Testo mostrato:

········

A 30 anni presidente della Uildm: «La malattia non mi ha fermato»

LA STORIA. Matteo Gualandris, di Ponte San Pietro, impiegato contabile, da aprile 2025 è a capo della sezione bergamasca: «Ho imparato a battermi sempre per i miei diritti e quelli altrui».

C’è una generazione di giovani che non si accontenta di osservare, ma sceglie di fare. Di essere protagonista. Tra loro c’è Matteo Gualandris, 30enne di Ponte San Pietro, impiegato contabile e da aprile 2025 presidente della sezione bergamasca di Uildm - Unione italiana lotta alla distrofia muscolare. «Da sempre in Uildm», oggi guida la realtà che da oltre cinquant’anni promuove in Bergamasca progetti, servizi e iniziative per rispondere alle esigenze e ai bisogni concreti di chi vive con una malattia neuromuscolare (a oggi sostiene circa 140 famiglie). La missione? «Migliorare l’autonomia e l’autodeterminazione di queste persone, ma in generale di tutti coloro che hanno una disabilità, offrendo risposte che rendano più semplice la quotidianità», risponde Gualandris.

········

Dati registrati:

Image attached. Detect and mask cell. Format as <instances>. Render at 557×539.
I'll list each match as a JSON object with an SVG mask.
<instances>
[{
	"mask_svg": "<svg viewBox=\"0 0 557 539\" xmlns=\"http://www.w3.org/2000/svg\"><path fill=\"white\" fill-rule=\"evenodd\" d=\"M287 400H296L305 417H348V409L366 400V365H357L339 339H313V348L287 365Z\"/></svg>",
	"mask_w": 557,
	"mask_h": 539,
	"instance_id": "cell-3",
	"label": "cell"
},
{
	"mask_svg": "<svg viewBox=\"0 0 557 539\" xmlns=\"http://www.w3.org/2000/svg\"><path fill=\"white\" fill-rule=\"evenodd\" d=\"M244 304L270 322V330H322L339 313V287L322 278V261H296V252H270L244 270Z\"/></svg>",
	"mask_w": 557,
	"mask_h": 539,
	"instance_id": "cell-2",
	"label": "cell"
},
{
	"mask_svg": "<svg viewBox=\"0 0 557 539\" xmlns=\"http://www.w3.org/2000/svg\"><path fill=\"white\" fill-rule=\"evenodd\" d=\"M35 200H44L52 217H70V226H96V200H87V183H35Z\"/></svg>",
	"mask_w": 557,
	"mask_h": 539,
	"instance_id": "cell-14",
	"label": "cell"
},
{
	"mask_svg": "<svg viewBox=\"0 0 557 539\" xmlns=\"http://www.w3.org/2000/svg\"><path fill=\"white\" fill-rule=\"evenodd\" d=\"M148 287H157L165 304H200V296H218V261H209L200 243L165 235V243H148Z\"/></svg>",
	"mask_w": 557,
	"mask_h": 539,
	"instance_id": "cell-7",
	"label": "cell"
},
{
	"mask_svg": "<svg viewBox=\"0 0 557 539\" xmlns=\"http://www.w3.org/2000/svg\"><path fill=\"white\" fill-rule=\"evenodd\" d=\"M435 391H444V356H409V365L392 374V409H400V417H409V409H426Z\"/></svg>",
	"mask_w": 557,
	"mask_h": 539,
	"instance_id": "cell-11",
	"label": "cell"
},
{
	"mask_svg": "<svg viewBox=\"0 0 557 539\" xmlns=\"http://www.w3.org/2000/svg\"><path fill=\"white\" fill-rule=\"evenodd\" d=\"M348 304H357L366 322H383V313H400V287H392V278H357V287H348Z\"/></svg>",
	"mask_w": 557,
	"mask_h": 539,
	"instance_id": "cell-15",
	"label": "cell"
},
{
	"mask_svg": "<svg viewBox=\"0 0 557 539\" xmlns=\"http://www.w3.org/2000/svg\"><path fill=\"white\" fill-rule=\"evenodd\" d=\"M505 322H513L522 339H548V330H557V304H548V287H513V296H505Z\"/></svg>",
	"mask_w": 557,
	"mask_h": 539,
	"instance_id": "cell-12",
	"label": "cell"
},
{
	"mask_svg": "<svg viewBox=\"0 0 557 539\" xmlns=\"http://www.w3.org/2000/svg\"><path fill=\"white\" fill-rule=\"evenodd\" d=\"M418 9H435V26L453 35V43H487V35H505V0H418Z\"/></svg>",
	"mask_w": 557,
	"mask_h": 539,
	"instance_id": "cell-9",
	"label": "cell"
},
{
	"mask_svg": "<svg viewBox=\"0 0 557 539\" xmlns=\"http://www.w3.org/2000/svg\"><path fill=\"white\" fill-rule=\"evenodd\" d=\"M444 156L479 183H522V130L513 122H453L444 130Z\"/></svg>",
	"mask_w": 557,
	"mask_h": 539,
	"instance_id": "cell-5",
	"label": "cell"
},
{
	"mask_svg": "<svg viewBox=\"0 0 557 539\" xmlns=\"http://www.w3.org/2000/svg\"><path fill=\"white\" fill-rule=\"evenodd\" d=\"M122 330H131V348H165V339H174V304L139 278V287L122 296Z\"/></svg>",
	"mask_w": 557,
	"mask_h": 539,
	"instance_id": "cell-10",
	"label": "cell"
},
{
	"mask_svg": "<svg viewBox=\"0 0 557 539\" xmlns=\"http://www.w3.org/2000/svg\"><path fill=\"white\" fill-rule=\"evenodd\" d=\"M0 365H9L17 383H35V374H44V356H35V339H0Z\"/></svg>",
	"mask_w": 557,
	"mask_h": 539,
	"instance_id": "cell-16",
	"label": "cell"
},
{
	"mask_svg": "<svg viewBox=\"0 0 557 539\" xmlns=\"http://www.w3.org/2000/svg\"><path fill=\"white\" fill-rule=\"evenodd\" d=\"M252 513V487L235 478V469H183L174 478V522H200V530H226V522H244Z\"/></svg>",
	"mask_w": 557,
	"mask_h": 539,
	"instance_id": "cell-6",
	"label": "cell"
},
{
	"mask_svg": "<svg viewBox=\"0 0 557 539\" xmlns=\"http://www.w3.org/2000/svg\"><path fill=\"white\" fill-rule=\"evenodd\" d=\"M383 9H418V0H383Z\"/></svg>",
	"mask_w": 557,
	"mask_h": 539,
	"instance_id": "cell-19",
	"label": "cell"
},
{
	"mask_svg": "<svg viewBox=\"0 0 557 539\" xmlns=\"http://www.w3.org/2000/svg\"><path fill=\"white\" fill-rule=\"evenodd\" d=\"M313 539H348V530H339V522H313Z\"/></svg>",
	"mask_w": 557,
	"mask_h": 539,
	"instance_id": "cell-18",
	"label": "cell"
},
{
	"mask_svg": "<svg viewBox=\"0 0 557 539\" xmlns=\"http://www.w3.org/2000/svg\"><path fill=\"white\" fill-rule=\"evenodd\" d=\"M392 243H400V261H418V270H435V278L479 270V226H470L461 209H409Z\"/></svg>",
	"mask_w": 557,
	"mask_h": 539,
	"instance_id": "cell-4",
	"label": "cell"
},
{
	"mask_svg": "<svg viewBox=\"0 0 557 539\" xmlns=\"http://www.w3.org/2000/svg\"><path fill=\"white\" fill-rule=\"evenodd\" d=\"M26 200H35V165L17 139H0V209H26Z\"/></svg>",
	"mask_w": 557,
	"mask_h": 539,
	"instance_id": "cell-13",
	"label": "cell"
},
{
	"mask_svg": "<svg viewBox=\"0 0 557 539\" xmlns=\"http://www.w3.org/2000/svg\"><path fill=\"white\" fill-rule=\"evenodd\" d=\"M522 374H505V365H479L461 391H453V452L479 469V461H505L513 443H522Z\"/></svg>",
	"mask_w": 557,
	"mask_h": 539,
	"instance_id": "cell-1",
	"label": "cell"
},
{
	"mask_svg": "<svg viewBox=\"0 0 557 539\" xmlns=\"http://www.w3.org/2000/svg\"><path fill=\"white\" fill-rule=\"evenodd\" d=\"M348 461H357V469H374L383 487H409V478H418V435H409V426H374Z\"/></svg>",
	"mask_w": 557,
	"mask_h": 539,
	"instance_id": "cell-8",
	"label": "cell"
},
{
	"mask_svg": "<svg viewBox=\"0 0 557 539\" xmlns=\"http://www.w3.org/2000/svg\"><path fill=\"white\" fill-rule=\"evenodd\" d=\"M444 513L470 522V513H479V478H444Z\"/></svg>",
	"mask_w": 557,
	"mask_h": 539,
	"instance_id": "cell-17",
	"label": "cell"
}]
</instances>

········

Istruzioni del compito: Puoi ricopiare parola per parola l'intero articolo su Matteo Gualandris? I record provengono da una fonte diversa.

Risultato qui sotto:
A 30 anni presidente della Uildm: «La malattia non mi ha fermato»

LA STORIA. Matteo Gualandris, di Ponte San Pietro, impiegato contabile, da aprile 2025 è a capo della sezione bergamasca: «Ho imparato a battermi sempre per i miei diritti e quelli altrui».

C’è una generazione di giovani che non si accontenta di osservare, ma sceglie di fare. Di essere protagonista. Tra loro c’è Matteo Gualandris, 30enne di Ponte San Pietro, impiegato contabile e da aprile 2025 presidente della sezione bergamasca di Uildm - Unione italiana lotta alla distrofia muscolare. «Da sempre in Uildm», oggi guida la realtà che da oltre cinquant’anni promuove in Bergamasca progetti, servizi e iniziative per rispondere alle esigenze e ai bisogni concreti di chi vive con una malattia neuromuscolare (a oggi sostiene circa 140 famiglie). La missione? «Migliorare l’autonomia e l’autodeterminazione di queste persone, ma in generale di tutti coloro che hanno una disabilità, offrendo risposte che rendano più semplice la quotidianità», risponde Gualandris.